We decided to test SCI PAS therapy, as patients using this therapy reported pain reduction and improvements in motor function (Table 1). Therapy was performed 3–4 days/week over four weeks.

Determination of the interstimulus interval (ISI) between peripheral nerve stimulation and cortical TMS stimulation was performed as previously described [21]. First, F-wave latencies were measured separately for median, ulnar, and radial nerves with a Dantec Keypoint device (Natus Medical Inc., Pleasanton, CA, USA). Two stimulating surface electrodes were placed over the skin above the median and ulnar nerves in the wrist and above the radial nerve in the upper arm. Compound muscle action potentials (M- and F-waves) were recorded from the abductor pollicis brevis (APB), abductor digiti minimi (ADM), and extensor digitorum communis (EDC) muscles. TMS was then targeted to the motor representation areas of these muscles in the left primary motor cortex. Latencies for motor-evoked potentials (MEPs) were determined based on approximately 10 stimulations with suprathreshold stimulation intensity (120% of resting motor threshold) per representation area. The motor threshold for APB was 40%, for ADM 50%, and for EDC 40% of maximum stimulator output. ISI was calculated with the formula F-wave latency minus MEP latency. The difference was positive, meaning that PNS preceded TMS pulse [21]. The magnitude of the current in PNS was determined based on the minimum current eliciting F-waves as previously described [1]. SCI-PAS therapy was conducted according to previous studies [1], [3], with 240 repetitions of PNS-TMS pulse pairs per nerve with an intertrial interval of 5 s. PNS was delivered as 100-Hz trains of 6 1-ms pulses. The total duration of the treatment was 20 min per nerve and 60 min per daily session. The therapy was performed over 4 weeks, 4 days per week in the first 2 weeks and 3 days per week in the last 2 weeks. In the last 2 weeks, daily stimulation sessions were performed in three consecutive days, which differed slightly from the classical SCI-PAS protocol in which stimulations are performed every other day during the week (resulting in 3 therapy days per week) and where PAS is administered 5 days per week during the first 2 weeks.

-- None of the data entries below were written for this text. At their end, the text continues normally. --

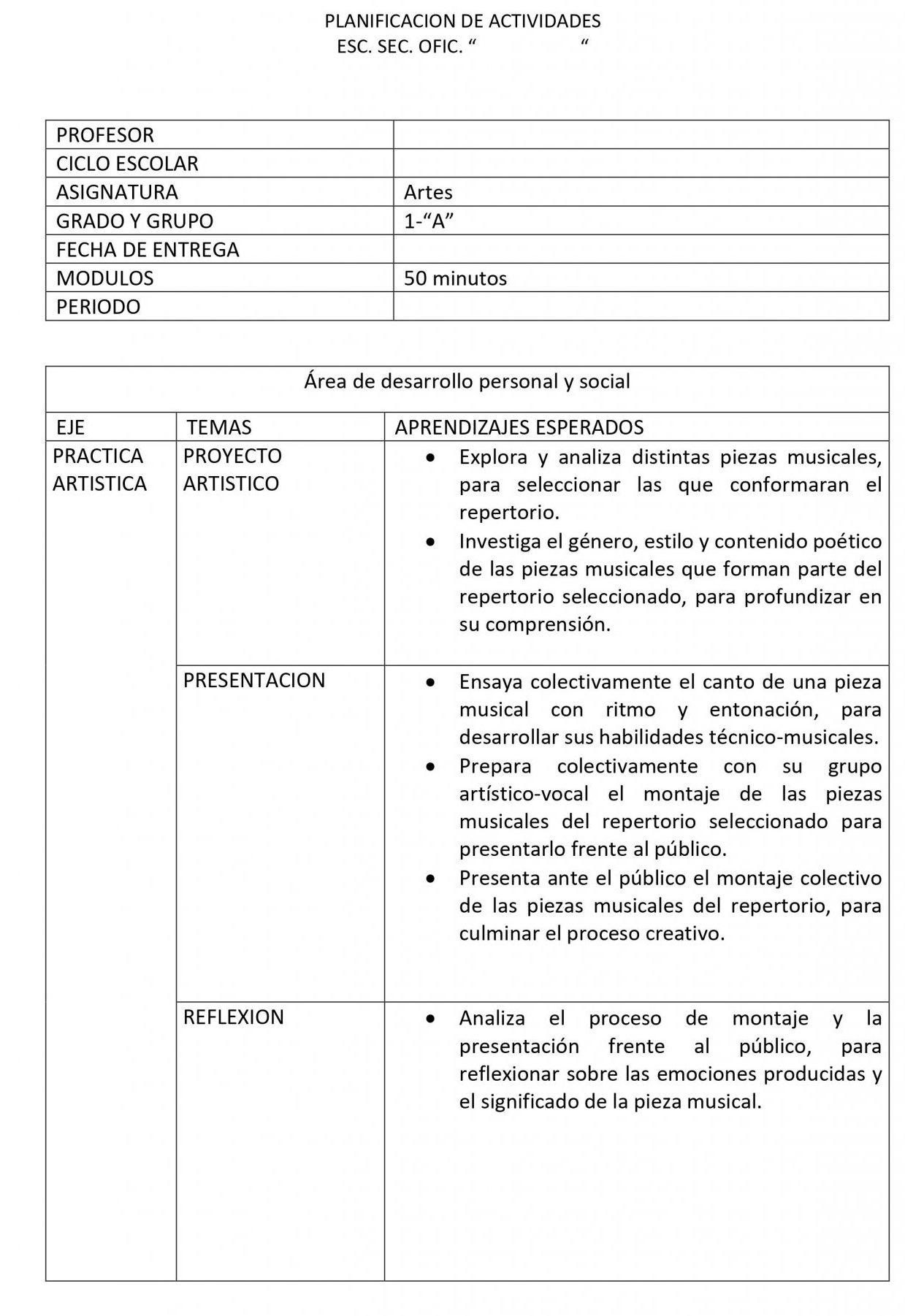 Planeaciones Artes Musica 1 Secundaria (Nuevo Modelo Educativo) 1er. Trimestre 01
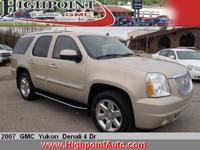 Exterior Color: gold mist metallic, Body: SUV AWD,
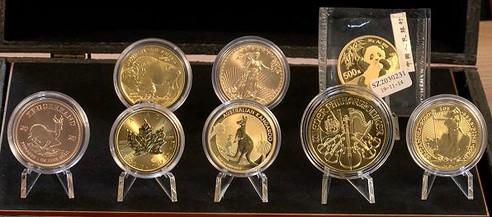 Gold, Goldmünzen, beste
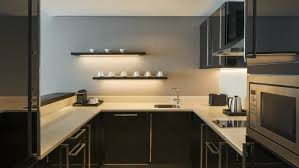 Modern Kitchen For Small Apartment Kitchen Design Small Apartment Super Clever Storage Beautiful
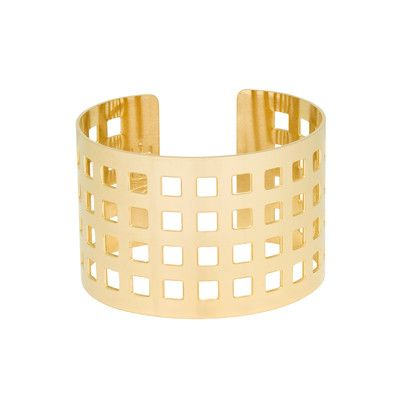 The Macon will get you noticed. Bold and geometric it will quickly become your go-to cuff when you want to make a statement. As seen on Entourage actress, Sabina Gadecki and fashion blogger, Chriselle Lim. #MaconCuff on Instagram DETAILS Cuff bracelet with cut out grid detail 1.5 inch width Available in gold, rose gold, and rhodium plating Small wrist? Our cuffs are adjustable—gently squeeze for a Svelte fit Proudly made in the USA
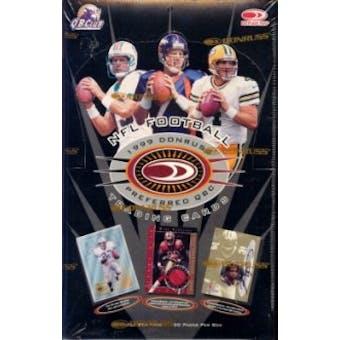 1999 Donruss Preferred QBC Football Hobby Box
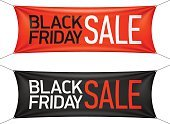 Black Color,Friday,Store,Business,clearance,Marketing,Gift,Banner,Market,Retail,Poster,Modern,Advertisement,Holiday,Sale,November,Price,Sign,Shopping,Message,Discount Percent,Half Price,Black Friday,Big Sale,Bargain Sale,One Day Sale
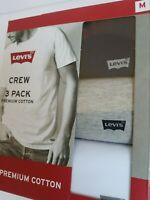 Levi's 3-Pack Men's M Premium Cotton Crew-Neck T-Shirt White Blue Gray Logo NIB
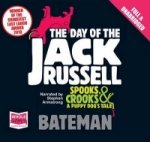 Day of the Jack Russell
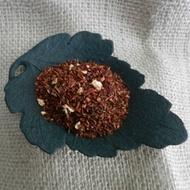 Gingerbread Rooibos from Trail Lodge Tea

Subjective pain intensity and pain disturbance of sleep were followed daily for 2 weeks before the treatment period, during the 4-week treatment period, and 40 days after treatment. A numerical rating scale (NRS) of 0–10 was used to describe pain intensity and disturbance of sleep, where 0 indicates no pain or no disturbance of sleep at all and 10 the most severe pain or the most severe disturbance of sleep that one can imagine. Patient global impression of change (GIC) was assessed after the treatment period. The GIC scale ranges between 1 and 7, where one indicates that patient benefited a lot and seven indicates that overall situation is considerably worse than before treatment. The patient was asked to estimate his own expectation of the benefit of the therapy. Patient was asked to select from five options on how much he expected the rTMS therapy to decrease pain. Those five options were not at all, less than half, about half, more than half, and completely. Depression or anxiety was not estimated before treatment. Analgesic medication was not modified during the 4-week treatment period. However, 3 weeks before therapy, olanzapine was added as medication for pain and insomnia. During therapy, the medication was pregabalin 300 mg × 2, lamotrigine 200 mg × 2, duloxetine 90 mg × 1, olanzapine 10 mg × 1, amitriptyline hydrochloride 14.15 mg/chlordiazepoxide 5 mg 2 × 1, zopiclone 7.5 mg × 1 for insomnia, and tizanidine hydrochloride 6 mg 1 × 2 for spasticity daily.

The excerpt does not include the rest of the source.